There are good reasons to back such universal programs. All social policy, as the noted welfare-state scholar Gøsta Esping-Andersen argues, either reinforces or removes class stratifications. A welfare regime based on means-testing and income targeting does the former; it necessarily divides those who receive benefits from those who don’t. That leads non-recipients to grumble about having to subsidize an underclass of moochers, while recipients are subject to dehumanizing stigma. Such programs tend to be socially divisive and politically unstable. In contrast, universal programs promise to transcend existing economic cleavages and create broad social solidarity, because everyone benefits; this solidarity, in turn, helps protect universal programs from political attack.
Many politicians and analysts in the United States insisting on the necessity of universal programs make arguments along these lines. They also hold up the Nordic welfare states as models, proof that such programs are more than just progressive fantasies. It’s obvious why: Sweden, Finland, and Norway have been enviably successful in attacking poverty and inequality. But a careful look at these nations delivers mixed news to universalists: truly egalitarian social policy requires a great deal more than just slapping the word “universal” on your latest white paper. Rather, the best welfare states in the world go well beyond universalism, creating programs of such quality that the private market for social goods is barely allowed to exist. Doing welfare policy like a Norwegian or a Finn or a Swede requires a boatload of money, a sophisticated understanding of political economy, and a politics that is explicitly antagonistic toward “market solutions” to social problems.
Those familiar with arguments about the Nordic welfare states might expect a disclaimer: these countries are small and ethnically homogeneous, and thus nothing like the heterogeneous, fractious United States, with its ethnic and racial tensions. Ultimately, those differences don’t prohibit useful comparisons. Broad social cohesion in the Nordics didn’t appear out of thin air; deep political cleavages were overcome through the arduous work of coalition building. Social-democratic parties representing highly organized labor movements managed, with considerable political ingenuity, to forge alliances with agricultural interests and then middle-class professionals.
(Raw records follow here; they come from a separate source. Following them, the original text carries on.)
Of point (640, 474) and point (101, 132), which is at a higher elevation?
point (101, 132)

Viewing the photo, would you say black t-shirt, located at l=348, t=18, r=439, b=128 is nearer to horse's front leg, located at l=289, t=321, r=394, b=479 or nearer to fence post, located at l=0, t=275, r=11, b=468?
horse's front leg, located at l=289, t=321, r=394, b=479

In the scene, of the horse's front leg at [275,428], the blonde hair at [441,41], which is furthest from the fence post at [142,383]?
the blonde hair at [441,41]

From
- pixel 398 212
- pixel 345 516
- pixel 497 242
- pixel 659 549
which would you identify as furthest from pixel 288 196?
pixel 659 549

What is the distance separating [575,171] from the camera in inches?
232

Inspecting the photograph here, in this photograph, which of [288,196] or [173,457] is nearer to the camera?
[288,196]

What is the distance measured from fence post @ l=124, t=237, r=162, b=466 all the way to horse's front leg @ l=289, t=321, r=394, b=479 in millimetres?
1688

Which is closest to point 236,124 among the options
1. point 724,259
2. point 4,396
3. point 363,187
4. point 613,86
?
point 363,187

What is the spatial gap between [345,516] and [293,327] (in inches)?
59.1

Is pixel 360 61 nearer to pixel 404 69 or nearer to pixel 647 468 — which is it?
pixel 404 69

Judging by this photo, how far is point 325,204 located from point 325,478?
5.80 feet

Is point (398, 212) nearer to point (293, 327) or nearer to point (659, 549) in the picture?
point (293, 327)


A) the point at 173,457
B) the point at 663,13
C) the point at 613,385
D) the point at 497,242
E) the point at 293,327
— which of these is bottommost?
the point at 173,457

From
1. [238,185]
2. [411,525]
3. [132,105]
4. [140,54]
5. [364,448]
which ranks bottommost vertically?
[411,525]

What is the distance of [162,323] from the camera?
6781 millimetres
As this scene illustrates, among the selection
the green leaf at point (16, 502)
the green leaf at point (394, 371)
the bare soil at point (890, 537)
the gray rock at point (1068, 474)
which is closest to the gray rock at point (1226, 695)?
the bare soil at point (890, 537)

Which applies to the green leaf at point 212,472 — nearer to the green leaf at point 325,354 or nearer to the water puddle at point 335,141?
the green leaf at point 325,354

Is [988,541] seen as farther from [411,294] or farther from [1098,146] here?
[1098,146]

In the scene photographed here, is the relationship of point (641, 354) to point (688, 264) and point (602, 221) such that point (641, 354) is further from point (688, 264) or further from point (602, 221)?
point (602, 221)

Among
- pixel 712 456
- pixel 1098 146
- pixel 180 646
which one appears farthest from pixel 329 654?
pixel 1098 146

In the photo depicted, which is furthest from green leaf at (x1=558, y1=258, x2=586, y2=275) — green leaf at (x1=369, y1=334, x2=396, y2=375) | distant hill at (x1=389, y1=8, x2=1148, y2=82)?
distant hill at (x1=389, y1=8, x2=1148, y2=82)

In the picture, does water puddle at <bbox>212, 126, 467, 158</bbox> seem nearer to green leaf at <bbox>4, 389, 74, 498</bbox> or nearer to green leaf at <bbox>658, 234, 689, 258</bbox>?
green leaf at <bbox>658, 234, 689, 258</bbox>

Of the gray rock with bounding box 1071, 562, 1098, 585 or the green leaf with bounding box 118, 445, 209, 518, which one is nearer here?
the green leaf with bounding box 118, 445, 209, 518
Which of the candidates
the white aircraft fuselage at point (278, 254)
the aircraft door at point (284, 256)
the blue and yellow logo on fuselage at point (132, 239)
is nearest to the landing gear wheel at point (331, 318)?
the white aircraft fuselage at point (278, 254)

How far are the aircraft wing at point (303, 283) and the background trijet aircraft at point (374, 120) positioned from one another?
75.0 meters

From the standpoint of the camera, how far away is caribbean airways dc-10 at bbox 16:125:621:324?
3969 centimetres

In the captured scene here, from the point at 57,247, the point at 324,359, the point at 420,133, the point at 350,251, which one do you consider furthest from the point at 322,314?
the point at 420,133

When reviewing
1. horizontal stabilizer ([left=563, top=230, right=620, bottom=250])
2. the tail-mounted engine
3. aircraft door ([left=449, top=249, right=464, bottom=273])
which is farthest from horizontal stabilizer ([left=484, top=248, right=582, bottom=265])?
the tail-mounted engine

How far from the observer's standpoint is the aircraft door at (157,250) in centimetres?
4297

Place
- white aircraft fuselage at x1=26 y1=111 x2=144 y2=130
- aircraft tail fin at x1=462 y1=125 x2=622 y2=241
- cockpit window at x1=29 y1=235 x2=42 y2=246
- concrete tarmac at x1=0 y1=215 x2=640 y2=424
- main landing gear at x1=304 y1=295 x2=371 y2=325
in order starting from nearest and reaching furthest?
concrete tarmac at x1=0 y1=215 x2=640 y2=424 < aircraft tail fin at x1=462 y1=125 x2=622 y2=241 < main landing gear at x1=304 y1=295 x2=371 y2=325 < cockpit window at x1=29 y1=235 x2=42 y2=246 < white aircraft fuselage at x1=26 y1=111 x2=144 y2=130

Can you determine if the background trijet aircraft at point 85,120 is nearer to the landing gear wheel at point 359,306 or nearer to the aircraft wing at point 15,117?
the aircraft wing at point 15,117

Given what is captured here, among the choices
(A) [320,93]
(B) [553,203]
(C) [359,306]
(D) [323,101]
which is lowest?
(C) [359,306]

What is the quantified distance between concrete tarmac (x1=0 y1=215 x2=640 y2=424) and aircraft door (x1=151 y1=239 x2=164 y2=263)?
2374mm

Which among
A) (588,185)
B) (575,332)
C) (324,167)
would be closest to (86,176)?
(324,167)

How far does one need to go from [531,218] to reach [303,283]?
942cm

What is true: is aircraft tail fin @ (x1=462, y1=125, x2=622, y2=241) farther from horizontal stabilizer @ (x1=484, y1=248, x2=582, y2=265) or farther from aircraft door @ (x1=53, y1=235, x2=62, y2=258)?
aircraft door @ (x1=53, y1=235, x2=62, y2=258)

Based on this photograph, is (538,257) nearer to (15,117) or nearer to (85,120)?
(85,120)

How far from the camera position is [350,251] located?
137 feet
To claim that Nordic egalitarianism is innate is simply ahistorical: equality and social cohesion in these countries are distinctly political phenomena. Arguments based on the size of the Nordics are even less persuasive. The United States, the richest nation in the history of the world, has far more resources with which to create generous welfare programs than did, say, early-twentieth-century Finland. Doing so is a matter of political will, not just demographics or geography.